> [Written request]
Reproduce the entire project description about scraping tweets and deploying a BERT model, word for word.
--- Start Selected text ---
Scraping a large number of tweets with Twint,
performing exploratory data analysis,
selecting a final ML model: BERT [2] (67% accuracy),
and deploying it on a set of host machines capable of continuously fetching new tweets, retraining and redeploying the model if necessary.
Completed as a part of the CS-C3250 Data Science Project course at Aalto University, under the supervision of a Futurice company representative.
Main goal: to learn the MLOps framework.
Instead of using ready made tools from cloud providers, we write code that can be set up on any machine.
Key tools and libraries: PyTorch [4], Transformers [8] for model training; MLflow for model monitoring; Flask for model deployment and pipeline integration.

Contributors

We had an agile and flexible development process.

Son (@sonalexle): helped the group navigate through the project; researched cloud options (GCP); wrote PyTorch scripts for data preprocessing and training BERT; coordinated model development with pipeline development.
Matthew (@Mallonbacka): continuous and fault-tolerant data scraping.
Pawel (@Taikelenn): researched cloud options (Azure); mainly implemented and integrated the pipeline components: data downloading, model (re)training, model (re)deployment.
--- End Selected text ---
--- Start Dataset content ---
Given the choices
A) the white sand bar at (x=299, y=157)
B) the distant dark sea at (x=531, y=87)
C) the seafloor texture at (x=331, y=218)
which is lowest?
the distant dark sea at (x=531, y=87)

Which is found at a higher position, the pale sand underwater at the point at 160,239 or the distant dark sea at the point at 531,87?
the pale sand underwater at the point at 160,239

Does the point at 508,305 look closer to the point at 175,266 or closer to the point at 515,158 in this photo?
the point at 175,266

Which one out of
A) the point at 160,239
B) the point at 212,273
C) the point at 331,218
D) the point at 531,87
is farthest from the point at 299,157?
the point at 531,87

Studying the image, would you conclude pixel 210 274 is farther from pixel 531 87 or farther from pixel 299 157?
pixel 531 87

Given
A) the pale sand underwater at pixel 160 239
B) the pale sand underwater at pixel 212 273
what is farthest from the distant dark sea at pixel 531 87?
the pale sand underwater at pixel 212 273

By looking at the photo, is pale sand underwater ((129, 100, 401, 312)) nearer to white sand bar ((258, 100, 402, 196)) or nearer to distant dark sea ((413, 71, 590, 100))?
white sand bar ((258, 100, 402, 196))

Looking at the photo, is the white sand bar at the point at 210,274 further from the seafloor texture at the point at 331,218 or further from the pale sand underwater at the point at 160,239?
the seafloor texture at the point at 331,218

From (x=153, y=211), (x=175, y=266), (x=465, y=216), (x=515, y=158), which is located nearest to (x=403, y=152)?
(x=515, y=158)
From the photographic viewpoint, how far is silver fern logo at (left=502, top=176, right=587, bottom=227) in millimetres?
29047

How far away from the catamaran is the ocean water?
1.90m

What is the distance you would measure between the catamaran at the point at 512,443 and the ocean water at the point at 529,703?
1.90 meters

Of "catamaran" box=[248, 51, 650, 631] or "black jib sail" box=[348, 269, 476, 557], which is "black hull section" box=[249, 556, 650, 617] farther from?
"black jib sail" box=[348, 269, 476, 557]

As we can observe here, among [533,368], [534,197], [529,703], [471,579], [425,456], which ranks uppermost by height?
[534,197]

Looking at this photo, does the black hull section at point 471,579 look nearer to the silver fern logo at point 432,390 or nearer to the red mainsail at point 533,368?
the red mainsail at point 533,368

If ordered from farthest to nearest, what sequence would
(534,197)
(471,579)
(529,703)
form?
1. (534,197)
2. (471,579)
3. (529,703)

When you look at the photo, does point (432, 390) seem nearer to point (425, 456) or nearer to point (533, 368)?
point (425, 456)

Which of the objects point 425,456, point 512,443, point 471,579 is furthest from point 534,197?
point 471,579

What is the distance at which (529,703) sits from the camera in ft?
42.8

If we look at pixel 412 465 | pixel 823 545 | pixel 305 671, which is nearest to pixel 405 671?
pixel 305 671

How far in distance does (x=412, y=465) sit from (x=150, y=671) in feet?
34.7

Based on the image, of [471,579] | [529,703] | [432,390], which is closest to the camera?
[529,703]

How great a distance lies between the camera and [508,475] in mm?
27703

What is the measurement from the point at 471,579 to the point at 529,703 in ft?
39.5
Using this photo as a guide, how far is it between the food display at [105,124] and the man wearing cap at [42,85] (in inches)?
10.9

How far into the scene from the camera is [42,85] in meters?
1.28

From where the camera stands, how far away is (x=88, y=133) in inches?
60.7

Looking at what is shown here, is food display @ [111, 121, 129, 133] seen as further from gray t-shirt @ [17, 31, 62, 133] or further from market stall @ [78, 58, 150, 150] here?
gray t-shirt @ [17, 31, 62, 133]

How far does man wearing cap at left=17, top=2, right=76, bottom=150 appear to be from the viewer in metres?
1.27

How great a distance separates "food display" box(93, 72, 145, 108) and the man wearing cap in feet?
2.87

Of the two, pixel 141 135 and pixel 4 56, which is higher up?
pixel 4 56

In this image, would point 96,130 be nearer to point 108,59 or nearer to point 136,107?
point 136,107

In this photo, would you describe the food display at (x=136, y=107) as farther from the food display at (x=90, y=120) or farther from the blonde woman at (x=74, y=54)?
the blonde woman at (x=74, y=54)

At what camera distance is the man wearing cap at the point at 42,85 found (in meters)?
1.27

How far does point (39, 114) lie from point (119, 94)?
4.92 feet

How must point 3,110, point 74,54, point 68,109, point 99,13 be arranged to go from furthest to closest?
--- End Dataset content ---
> [Solution for this task]
Scraping a large number of tweets with Twint,
performing exploratory data analysis,
selecting a final ML model: BERT [2] (67% accuracy),
and deploying it on a set of host machines capable of continuously fetching new tweets, retraining and redeploying the model if necessary.
Completed as a part of the CS-C3250 Data Science Project course at Aalto University, under the supervision of a Futurice company representative.
Main goal: to learn the MLOps framework.
Instead of using ready made tools from cloud providers, we write code that can be set up on any machine.
Key tools and libraries: PyTorch [4], Transformers [8] for model training; MLflow for model monitoring; Flask for model deployment and pipeline integration.

Contributors

We had an agile and flexible development process.

Son (@sonalexle): helped the group navigate through the project; researched cloud options (GCP); wrote PyTorch scripts for data preprocessing and training BERT; coordinated model development with pipeline development.
Matthew (@Mallonbacka): continuous and fault-tolerant data scraping.
Pawel (@Taikelenn): researched cloud options (Azure); mainly implemented and integrated the pipeline components: data downloading, model (re)training, model (re)deployment.